# Extract to read
+--

Viewed as a function over the p-dimensional input space, $f(X) = X^T\beta{}$ is linear, and the gradient $f^\prime(X) = \beta$ is a vector in input space that points in the steepest uphill direction.

There are many different methods to fit a linear model to training data. The _least squares_ is the most popular. In this approach, we pick the coefficients $\beta$ to minimize the residual sum of squares

$RSS(\beta) = \sum\limits_{i=1}^{N}(y_i - x_i^T\beta)^2$

$RSS(\beta)$ is a quadratic function of the parameters, and hence its minimum always exists, but may not be unique. The solution is easiest to characterize in the matrix notation. We can write

$RSS(\beta) = (y - X\beta)^T(y-X\beta)$,

where $X$ is an N x p matrix with each row an input vector, and $y$ is an N-vector of the outputs in the training set. Defferentitating w.r.t. $\beta$ we get the _normal equations_

$X^T(y-X\beta) = 0$

If $X^TX$ is nonsingular, then the unique solution is given by

$\hat{\beta} = (X^TX)^-1X^Ty$,

and the fitted value at the ith input _$x_i$_ is $\hat{y}_i = \hat{y}(x_i) = x_i^T\hat{\beta}$. At an arbitrary input $x_o$ the prediction is $\hat{y}(x_0) = x_0^T\hat{\beta}$. The entire fitted surface is characterized by the p parameters $\hat{\beta}$. Intuitively, it seems that we do not need a very large data set to fit such a model.

+--

# Data extract
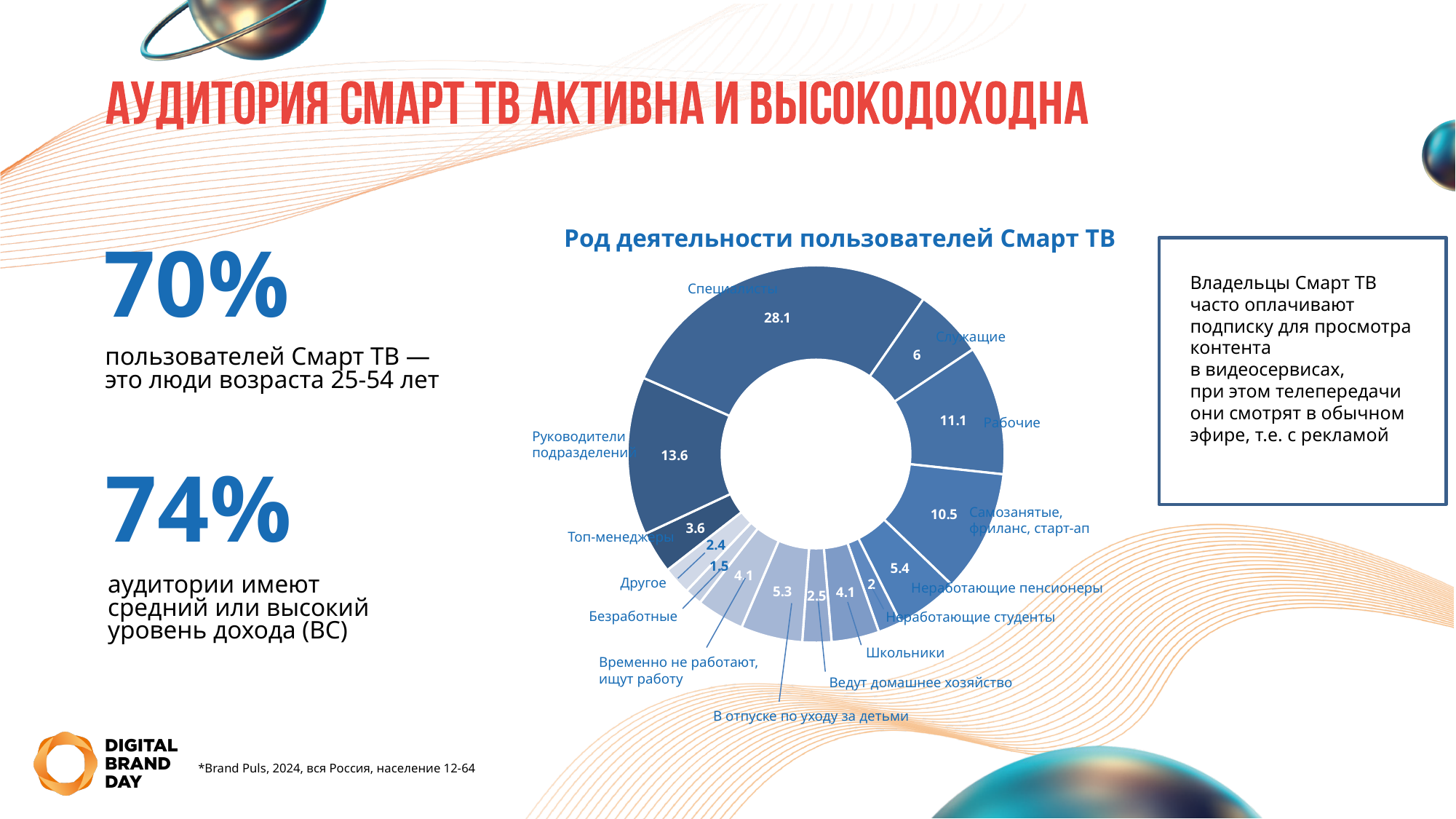
What is the value for Школьники? 4.1 What is the value for Рабочие? 11.1 How many categories are shown in the chart? 14 What is the title of the chart? Род деятельности пользователей Смарт ТВ What is the value for Самозанятые, фриланс, старт-ап? 10.5 What is the value for Руководители подразделений? 13.6 Which category has the smallest value in the chart? Безработные Which is larger, the value for Служащие or the value for Топ-менеджеры? Служащие Which category has the largest share of the chart? Специалисты What is the difference between the values for Специалисты and Руководители подразделений? 14.5 What is the value for Неработающие пенсионеры? 5.4 What kind of chart is shown on the slide? Doughnut (pie) chart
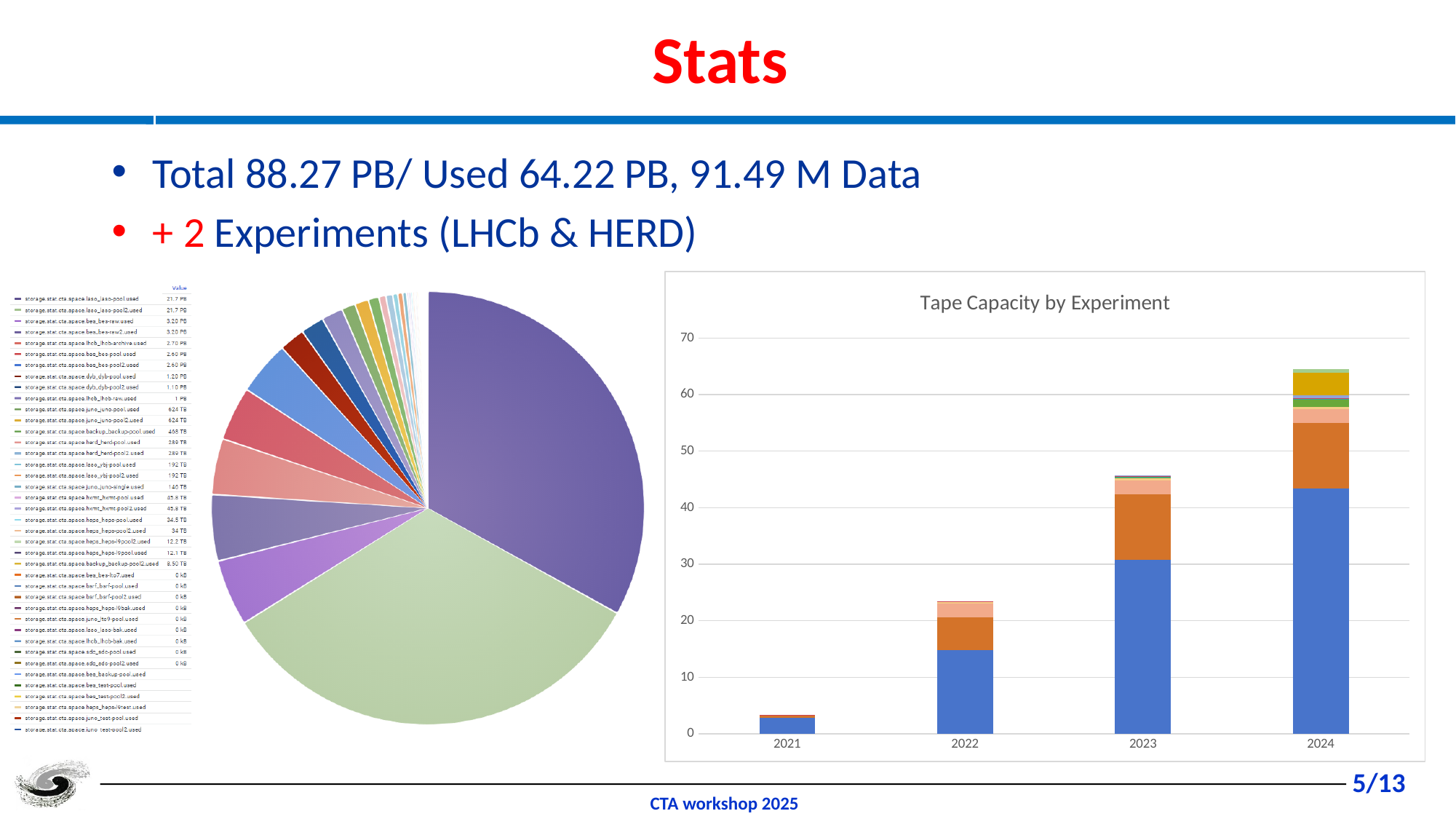
In the 'Tape Capacity by Experiment' chart, which year has the larger stacked bar, 2022 or 2023? 2023 In the 'Tape Capacity by Experiment' chart, is the total for 2023 greater or less than 40? greater In the 'Tape Capacity by Experiment' chart, do the stacked bar totals rise or fall from 2021 to 2024? rise In the 'Tape Capacity by Experiment' chart, how many years are shown on the x axis? 4 In the 'Tape Capacity by Experiment' chart, which year has the shortest stacked bar? 2021 In the 'Tape Capacity by Experiment' chart, is the total for 2022 greater or less than 30? less In the 'Tape Capacity by Experiment' chart, is the total for 2024 greater or less than 60? greater What kind of chart is the 'Tape Capacity by Experiment' chart on the right? bar chart What is the title of the bar chart on the right of the slide? Tape Capacity by Experiment In the 'Tape Capacity by Experiment' chart, which year has the tallest stacked bar? 2024 What kind of chart is the chart on the left of the slide? pie chart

+--

# To do
Return the passage on least squares fitting of a linear model in full, unchanged. The listing has no part in this.

# Solution to the problem
Viewed as a function over the p-dimensional input space, $f(X) = X^T\beta{}$ is linear, and the gradient $f^\prime(X) = \beta$ is a vector in input space that points in the steepest uphill direction.

There are many different methods to fit a linear model to training data. The _least squares_ is the most popular. In this approach, we pick the coefficients $\beta$ to minimize the residual sum of squares

$RSS(\beta) = \sum\limits_{i=1}^{N}(y_i - x_i^T\beta)^2$

$RSS(\beta)$ is a quadratic function of the parameters, and hence its minimum always exists, but may not be unique. The solution is easiest to characterize in the matrix notation. We can write

$RSS(\beta) = (y - X\beta)^T(y-X\beta)$,

where $X$ is an N x p matrix with each row an input vector, and $y$ is an N-vector of the outputs in the training set. Defferentitating w.r.t. $\beta$ we get the _normal equations_

$X^T(y-X\beta) = 0$

If $X^TX$ is nonsingular, then the unique solution is given by

$\hat{\beta} = (X^TX)^-1X^Ty$,

and the fitted value at the ith input _$x_i$_ is $\hat{y}_i = \hat{y}(x_i) = x_i^T\hat{\beta}$. At an arbitrary input $x_o$ the prediction is $\hat{y}(x_0) = x_0^T\hat{\beta}$. The entire fitted surface is characterized by the p parameters $\hat{\beta}$. Intuitively, it seems that we do not need a very large data set to fit such a model.